Cloud Storage Component

The cloud storage component enables us to reuse the credentials component, so applications can be authenticated and authorize to access it. This component also has support to upload files to the storage container, thus simplifying our code. Similar to the credential component, this component is saved on the cloud.

import argparse
from prefect_gcp import GcpCredentials
from prefect_gcp.cloud_storage import GcsBucket

# insert your own service_account_file path or service_account_info dictionary from the json file
# IMPORTANT - do not store credentials in a publicly available repository!

def main(params) -> None:
    """entry point to create the prefect block for GCS"""    
    account_block_name = params.gcp_acc_block_name
    gcs_bucket_name = params.gcs_bucket_name
    gcs_block_name = params.gcs_block_name

    credentials = GcpCredentials.load(account_block_name)
    if credentials :
        bucket_block = GcsBucket(
            gcp_credentials=credentials,
            bucket=gcs_bucket_name  # insert your  GCS bucket name
        )
        # save the bucket
        bucket_block.save(gcs_block_name, overwrite=True)

if __name__ == '__main__':
    parser = argparse.ArgumentParser(description='Ingest CSV data to storage')

    parser.add_argument('--gcp_acc_block_name', required=True, help='prefect block name which holds the service account')
    parser.add_argument('--gcs_bucket_name', required=True, help='GCS bucket name')
    parser.add_argument('--gcs_block_name', required=True, help='GCS block name')

    args = parser.parse_args()

    main(args)

Docker Container Component

Since we are running our pipeline on a Docker container, we also want to write a component which can manage that technical concern. This allow us to pull the Docker image from Docker Hub when we are ready to deploy and run the pipeline. We will learn more about deployments as we create our Docker deployment definition.


import argparse
from prefect.infrastructure.docker import DockerContainer

def main(params) -> None:
    """Create a Docker prefect block"""
    block_name = params.block_name
    image_name = params.image_name

    # alternative to creating DockerContainer block in the UI
    docker_block = DockerContainer(
        image=image_name,  # insert your image here
        image_pull_policy="ALWAYS",
        auto_remove=True,
    )

    docker_block.save(block_name, overwrite=True)


if __name__ == '__main__':
    parser = argparse.ArgumentParser(description='Create a reusable Docker image block from Docker Hub')

    parser.add_argument('--block_name', required=True, help='Prefect block name')    
    parser.add_argument('--image_name', required=True, help='Docker image name used when the image was build')    

    args = parser.parse_args()

    main(args)

Deployments

Cloud deployments are used to deploy and manage pipelines in a production environment. Deployments provide a centralized way to run and monitor pipelines across multiple execution environments, such as local machines, cloud-based infrastructure, and on-premises clusters.

Docker Deployment

With a deployment definition, we can associate a Docker image that is hosted on Docker Hub with a deployment.
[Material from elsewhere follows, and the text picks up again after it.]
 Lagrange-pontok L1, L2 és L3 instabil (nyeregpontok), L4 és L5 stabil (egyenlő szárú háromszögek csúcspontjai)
This enables us to automate the deployment of this image to other environments when we are ready to run the pipeline. The code below associates a Docker component with a deployment definition from the cloud. It also defines the main flow entry point (main_flow) from the etl_web_to_gcs.py file, so it can be easily executed as a scheduled task from the terminal.


import argparse
import sys
import os
from prefect.deployments import Deployment
from prefect.infrastructure.docker import DockerContainer
sys.path.append(os.path.join(os.path.dirname(__file__), '..', 'flows'))
from etl_web_to_gcs import main_flow

def main(params) -> None:
    """Create a prefect deployment"""
    block_name = params.block_name
    deploy_name = params.deploy_name

    # use the prefect block name for the container
    docker_block = DockerContainer.load(block_name)

    docker_dep = Deployment.build_from_flow(
        flow=main_flow,
        name=deploy_name,
        infrastructure=docker_block
    )
    docker_dep.apply()

if __name__ == '__main__':
    parser = argparse.ArgumentParser(description='Create a reusable prefect deployment script')
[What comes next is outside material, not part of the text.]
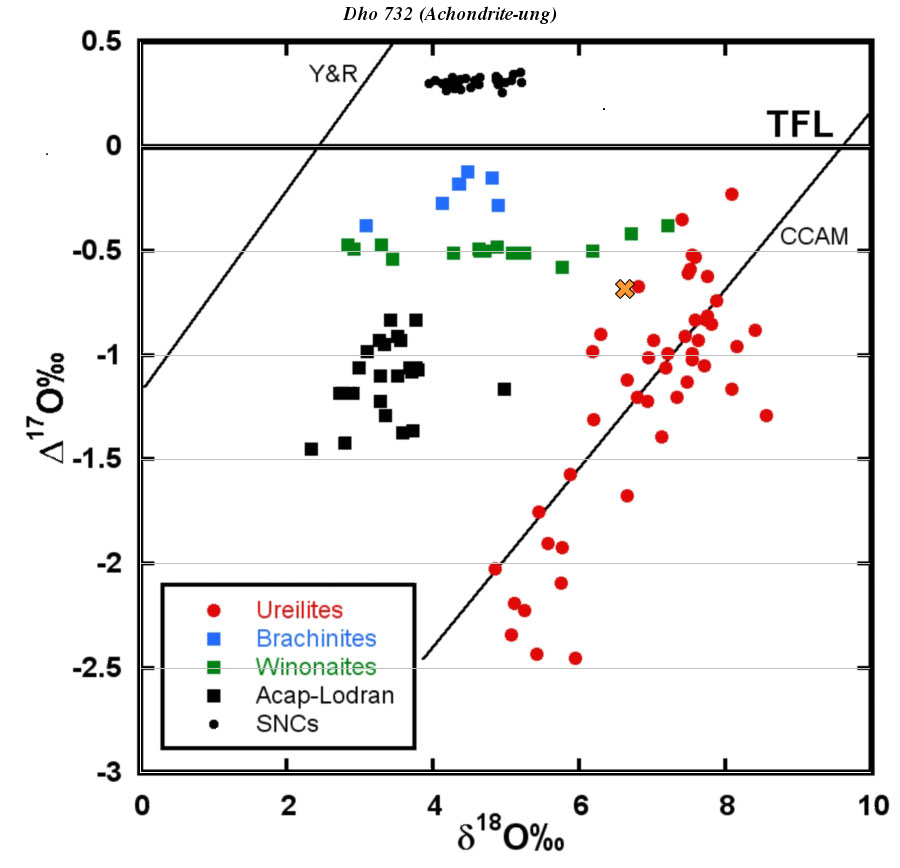 Oxygen Isotope Plots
    parser.add_argument('--block_name', required=True, help='Prefect Docker block name')    
    parser.add_argument('--deploy_name', required=True, help='Prefect deployment name')    

    args = parser.parse_args()

    main(args)

GitHub Deployment

In cases when a Docker image is not used, we can also use a deployment definition using GitHub. This allows us to download the code to other environments in which dependencies will need to be installed prior to running the code. The build_from_flow operation is used to define which file and what entry point (function) of that file to use. In this example, we are using the etl_web_to_gcs.py file and the function main_flow.


import argparse
from prefect.deployments import Deployment
from etl_web_to_gcs import main_flow
from prefect.filesystems import GitHub 

def main(params) -> None:
    """Create a prefect deployment with github"""
    block_name = params.block_name
    deploy_name = params.deploy_name
    github_path = params.github_path    

    github_block = GitHub.load(block_name)

    deployment = Deployment.build_from_flow(
          flow=main_flow,
          name=deploy_name,
          storage=github_block,
          entrypoint=f"{github_path}/etl_web_to_gcs.py:main_flow")

    deployment.apply()


if __name__ == '__main__':
    parser = argparse.ArgumentParser(description='Create a reusable prefect deployment script')

    parser.add_argument('--block_name', required=True, help='Github block name')    
    parser.add_argument('--deploy_name', required=True, help='Prefect deployment name')    
    parser.add_argument('--github_path', required=True, help='Github folder path where the pipeline file is located')    

    args = parser.parse_args()

    main(args)

Pipeline Flows and Tasks

A pipeline is implemented by defining flows and tasks, which are defined using Python, CSharp code or other languages. Flows are composed of multiple tasks and define the sequence and dependencies between them. Flows use the @flow function decorator or attributes, which is specific to the Python library being used (Prefect), and it is used to mark a function as a flow. The decorator also allows us to define the flow's name, description, and other attributes like number of retries in case of failures.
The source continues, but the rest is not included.